A tre anni dalla morte della giovane Mariantonietta Cutillo, la vicenda giudiziaria legata alla tragedia del caricabatterie difettoso arriva a una svolta. La Procura ha disposto il rinvio a giudizio per sei persone coinvolte nella filiera commerciale del dispositivo ritenuto pericoloso.
L’udienza preliminare è stata fissata per il 18 giugno 2026 davanti al giudice per l’udienza preliminare del Tribunale di Avellino. Tra gli imputati figurano cinque soggetti – tre importatori di origine cinese e due imprenditori italiani – accusati di omicidio colposo in concorso, per aver immesso sul mercato prodotti non conformi agli standard di sicurezza e con marchi ritenuti ingannevoli.
Una posizione diversa riguarda il rivenditore al dettaglio, per il quale l’accusa è di frode in commercio.

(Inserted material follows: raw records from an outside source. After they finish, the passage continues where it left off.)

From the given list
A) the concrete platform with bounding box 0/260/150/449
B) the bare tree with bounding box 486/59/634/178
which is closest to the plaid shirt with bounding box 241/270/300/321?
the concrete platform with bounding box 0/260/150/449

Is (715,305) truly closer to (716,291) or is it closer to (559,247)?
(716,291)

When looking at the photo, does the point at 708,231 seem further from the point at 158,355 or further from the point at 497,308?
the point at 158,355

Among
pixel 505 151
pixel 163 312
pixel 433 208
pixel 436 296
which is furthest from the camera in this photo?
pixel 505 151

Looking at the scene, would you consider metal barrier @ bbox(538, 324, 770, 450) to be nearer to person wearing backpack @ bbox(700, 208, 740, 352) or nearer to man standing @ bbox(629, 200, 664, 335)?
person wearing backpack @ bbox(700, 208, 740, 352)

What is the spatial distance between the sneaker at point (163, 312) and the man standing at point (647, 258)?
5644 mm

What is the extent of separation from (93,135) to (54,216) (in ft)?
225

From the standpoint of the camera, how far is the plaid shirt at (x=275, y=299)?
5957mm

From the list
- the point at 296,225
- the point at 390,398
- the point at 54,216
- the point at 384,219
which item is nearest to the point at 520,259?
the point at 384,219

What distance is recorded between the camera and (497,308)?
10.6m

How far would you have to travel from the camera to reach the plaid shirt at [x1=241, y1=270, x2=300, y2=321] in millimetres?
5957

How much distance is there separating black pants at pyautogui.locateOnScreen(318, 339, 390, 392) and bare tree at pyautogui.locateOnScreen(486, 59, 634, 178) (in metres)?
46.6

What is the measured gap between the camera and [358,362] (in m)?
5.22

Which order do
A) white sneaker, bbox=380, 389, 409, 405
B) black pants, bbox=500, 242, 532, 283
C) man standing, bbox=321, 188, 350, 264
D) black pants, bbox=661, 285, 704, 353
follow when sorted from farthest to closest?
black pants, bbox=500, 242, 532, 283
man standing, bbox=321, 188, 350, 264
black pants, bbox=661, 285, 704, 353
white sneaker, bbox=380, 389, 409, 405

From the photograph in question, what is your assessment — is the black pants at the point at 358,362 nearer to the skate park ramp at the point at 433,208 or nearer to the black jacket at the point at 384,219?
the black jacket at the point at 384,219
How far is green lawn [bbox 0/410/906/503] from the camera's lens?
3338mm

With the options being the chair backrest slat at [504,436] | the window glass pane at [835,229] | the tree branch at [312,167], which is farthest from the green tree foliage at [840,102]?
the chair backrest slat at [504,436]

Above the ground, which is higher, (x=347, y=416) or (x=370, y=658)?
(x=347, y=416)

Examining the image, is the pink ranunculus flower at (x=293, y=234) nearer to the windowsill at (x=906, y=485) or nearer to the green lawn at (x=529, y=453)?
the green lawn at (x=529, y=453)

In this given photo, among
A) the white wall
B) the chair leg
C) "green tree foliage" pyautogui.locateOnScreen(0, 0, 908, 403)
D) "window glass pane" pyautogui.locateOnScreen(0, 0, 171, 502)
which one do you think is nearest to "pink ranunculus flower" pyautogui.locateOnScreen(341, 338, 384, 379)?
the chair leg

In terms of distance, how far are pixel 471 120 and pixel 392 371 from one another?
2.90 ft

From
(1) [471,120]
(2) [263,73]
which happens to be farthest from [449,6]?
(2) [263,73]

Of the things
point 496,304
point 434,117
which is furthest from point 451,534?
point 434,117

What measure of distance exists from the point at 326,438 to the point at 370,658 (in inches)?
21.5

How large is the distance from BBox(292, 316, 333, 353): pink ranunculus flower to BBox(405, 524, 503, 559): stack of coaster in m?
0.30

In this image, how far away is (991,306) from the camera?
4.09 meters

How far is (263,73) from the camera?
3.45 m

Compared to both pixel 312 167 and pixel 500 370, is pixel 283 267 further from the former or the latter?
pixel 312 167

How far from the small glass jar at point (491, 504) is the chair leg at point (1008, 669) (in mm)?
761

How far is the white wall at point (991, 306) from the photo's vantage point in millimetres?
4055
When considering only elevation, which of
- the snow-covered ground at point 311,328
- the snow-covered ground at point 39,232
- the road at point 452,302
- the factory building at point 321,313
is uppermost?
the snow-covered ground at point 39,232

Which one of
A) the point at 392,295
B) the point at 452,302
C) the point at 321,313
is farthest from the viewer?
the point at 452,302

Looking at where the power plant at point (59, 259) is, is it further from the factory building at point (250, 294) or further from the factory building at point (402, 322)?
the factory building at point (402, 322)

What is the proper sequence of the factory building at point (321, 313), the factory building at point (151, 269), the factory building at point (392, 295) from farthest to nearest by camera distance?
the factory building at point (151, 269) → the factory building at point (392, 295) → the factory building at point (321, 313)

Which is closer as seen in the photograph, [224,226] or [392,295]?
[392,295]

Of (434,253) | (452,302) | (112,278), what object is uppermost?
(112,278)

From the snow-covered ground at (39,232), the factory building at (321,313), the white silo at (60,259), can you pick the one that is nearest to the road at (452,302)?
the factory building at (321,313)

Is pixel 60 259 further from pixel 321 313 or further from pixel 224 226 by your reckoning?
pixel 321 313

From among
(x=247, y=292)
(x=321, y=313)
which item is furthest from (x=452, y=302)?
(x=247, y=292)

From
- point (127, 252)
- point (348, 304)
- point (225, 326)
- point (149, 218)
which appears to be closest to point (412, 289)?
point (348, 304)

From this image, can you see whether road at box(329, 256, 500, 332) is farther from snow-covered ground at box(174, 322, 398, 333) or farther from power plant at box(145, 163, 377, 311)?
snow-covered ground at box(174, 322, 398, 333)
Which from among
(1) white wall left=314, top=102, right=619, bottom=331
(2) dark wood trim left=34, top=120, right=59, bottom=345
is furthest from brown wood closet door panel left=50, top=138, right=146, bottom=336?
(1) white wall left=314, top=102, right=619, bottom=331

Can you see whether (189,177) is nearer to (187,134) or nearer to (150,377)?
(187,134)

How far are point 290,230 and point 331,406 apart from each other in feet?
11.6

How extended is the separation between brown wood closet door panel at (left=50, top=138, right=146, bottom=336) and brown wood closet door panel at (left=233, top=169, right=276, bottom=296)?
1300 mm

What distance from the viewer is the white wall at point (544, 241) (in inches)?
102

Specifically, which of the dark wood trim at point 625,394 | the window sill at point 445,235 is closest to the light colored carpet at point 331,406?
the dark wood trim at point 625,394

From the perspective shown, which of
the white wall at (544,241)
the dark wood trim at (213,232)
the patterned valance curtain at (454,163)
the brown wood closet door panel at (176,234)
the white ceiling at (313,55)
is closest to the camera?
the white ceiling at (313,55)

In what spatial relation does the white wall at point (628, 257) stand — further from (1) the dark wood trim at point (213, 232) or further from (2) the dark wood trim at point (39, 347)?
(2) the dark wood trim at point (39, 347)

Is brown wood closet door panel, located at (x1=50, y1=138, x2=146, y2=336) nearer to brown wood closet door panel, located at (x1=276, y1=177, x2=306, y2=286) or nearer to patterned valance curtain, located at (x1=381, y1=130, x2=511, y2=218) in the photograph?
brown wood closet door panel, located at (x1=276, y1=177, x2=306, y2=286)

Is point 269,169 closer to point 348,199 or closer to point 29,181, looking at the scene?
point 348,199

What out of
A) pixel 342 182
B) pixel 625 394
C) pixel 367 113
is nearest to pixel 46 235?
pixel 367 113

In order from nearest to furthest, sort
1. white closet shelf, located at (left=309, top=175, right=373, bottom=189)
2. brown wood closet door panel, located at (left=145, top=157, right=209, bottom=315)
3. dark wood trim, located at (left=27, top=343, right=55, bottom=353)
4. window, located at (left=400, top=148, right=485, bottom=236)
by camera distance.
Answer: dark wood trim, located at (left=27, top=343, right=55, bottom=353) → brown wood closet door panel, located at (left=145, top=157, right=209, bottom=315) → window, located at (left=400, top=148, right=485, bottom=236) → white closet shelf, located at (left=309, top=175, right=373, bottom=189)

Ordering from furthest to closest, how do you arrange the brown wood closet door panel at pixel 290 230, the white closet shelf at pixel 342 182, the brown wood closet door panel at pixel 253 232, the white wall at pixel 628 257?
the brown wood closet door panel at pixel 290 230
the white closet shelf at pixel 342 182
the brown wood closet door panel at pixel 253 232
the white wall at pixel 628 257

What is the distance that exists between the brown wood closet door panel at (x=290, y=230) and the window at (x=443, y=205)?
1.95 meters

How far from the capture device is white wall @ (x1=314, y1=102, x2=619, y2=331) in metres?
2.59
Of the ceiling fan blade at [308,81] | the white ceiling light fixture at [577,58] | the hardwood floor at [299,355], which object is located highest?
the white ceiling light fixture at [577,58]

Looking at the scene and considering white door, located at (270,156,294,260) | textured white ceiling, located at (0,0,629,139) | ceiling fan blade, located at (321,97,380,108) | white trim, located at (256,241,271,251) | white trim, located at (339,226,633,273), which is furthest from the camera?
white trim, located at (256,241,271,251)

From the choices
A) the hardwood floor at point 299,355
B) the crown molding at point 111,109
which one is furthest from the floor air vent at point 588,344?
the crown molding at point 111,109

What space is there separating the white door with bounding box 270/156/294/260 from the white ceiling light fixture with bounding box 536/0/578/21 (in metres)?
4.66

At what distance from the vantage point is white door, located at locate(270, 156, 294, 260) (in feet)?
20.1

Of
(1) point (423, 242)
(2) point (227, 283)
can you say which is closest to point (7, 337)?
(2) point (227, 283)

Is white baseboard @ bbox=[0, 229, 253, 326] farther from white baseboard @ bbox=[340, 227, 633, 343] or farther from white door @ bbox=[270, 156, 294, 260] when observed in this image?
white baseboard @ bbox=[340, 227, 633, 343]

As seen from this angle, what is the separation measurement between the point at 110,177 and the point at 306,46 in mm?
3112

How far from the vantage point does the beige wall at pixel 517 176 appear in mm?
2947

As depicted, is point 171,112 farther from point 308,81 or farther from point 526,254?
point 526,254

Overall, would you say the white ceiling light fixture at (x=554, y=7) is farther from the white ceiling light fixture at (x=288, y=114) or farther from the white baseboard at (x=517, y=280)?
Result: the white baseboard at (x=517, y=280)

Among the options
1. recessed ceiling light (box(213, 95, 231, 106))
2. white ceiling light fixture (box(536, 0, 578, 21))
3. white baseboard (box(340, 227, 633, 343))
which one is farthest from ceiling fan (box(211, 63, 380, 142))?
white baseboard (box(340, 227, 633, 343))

La tragedia risale al 2023, quando la ragazza, appena sedicenne, perse la vita dopo essere rimasta folgorata mentre si trovava nella vasca da bagno. Secondo le indagini, la causa sarebbe riconducibile a un caricabatterie difettoso, non conforme alle normative europee, che avrebbe provocato la scarica elettrica fatale.
Gli accertamenti tecnici hanno evidenziato gravi carenze nei componenti interni del dispositivo, oltre all’assenza delle necessarie certificazioni di sicurezza, elementi che avrebbero potuto evitare l’incidente se rispettati.
Nel procedimento, la famiglia della vittima si prepara a costituirsi parte civile, mentre l’inchiesta punta a chiarire tutte le responsabilità lungo la catena di produzione e distribuzione del prodotto.